Directions for this task:
Answer these questions from the article on Philippine savings below.
1. By what percentage did gross savings decline in 2021?
2. Which two sectors recorded a dissaving?
3. In which two months did the government reimpose the enhanced community quarantine?

====== Extract to read

MANILA, Philippines — The country’s total savings last year dropped to P3.88 trillion as consumers tapped on their kept resources and moved toward revenge spending with the further reopening of the economy from the pandemic.
Latest data from the Philippine Statistics Authority (PSA) showed that gross savings in 2021 declined 12.4 percent to P3.88 trillion from P4.43 trillion during the height of COVID in 2020.
Non-financial corporations took the chunk of the savings at P3.54 trillion, followed by financial corporations at P1.46 trillion.
On the other hand, households and the general government recorded a dissaving of P620 billion and P490 billion, respectively.
ING Bank senior economist Nicholas Mapa explained that Filipinos appeared to have dipped into their savings to partake in some revenge spending as the economy reopened.
“They did things that they have not been able to do during lockdowns. As a result, we have had an extremely strong GDP (gross domestic product) performance – with malls packed, restaurants full, and traffic back to pre-COVID levels,” Mapa said in an exchange.
“We will have to see how much longer consumers can sustain this as savings are drawn down while prices soar,” he said.
Rizal Commercial Banking Corp. chief economist Michael Ricafort, for his part, concurred and emphasized that economic reopening allowed more people, businesses, and other institutions to spend more, including some revenge spending.
“Economic reopening increased the confidence of consumers and businesses to spend and invest more, thereby utilizing their savings to grab more business opportunities that offer higher returns and make their money work for them better with more income,” Ricafort said in a separate message.
Further, Ricafort noted that the decreased savings in the country last year can also be attributed to the pockets of lockdowns imposed by the government.
The government reimposed the enhanced community quarantine in April and another one in August due to the Delta variant.

============
====== Dataset section

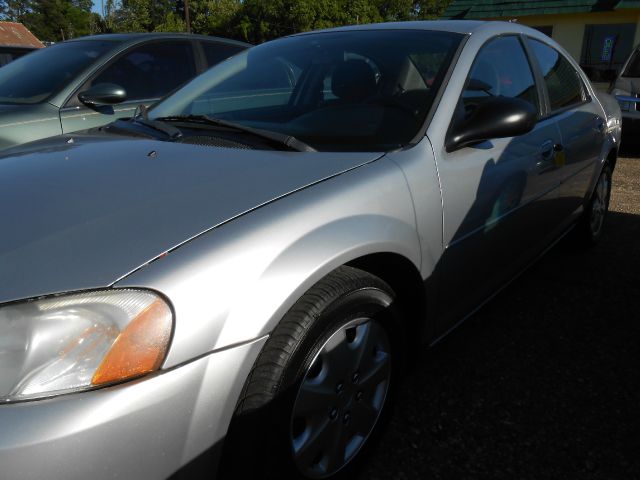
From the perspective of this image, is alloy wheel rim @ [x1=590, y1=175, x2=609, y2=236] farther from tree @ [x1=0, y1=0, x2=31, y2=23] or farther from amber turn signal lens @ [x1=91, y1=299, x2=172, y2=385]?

============

Your solution:
1. 12.4 percent
2. Households and the general government
3. April and August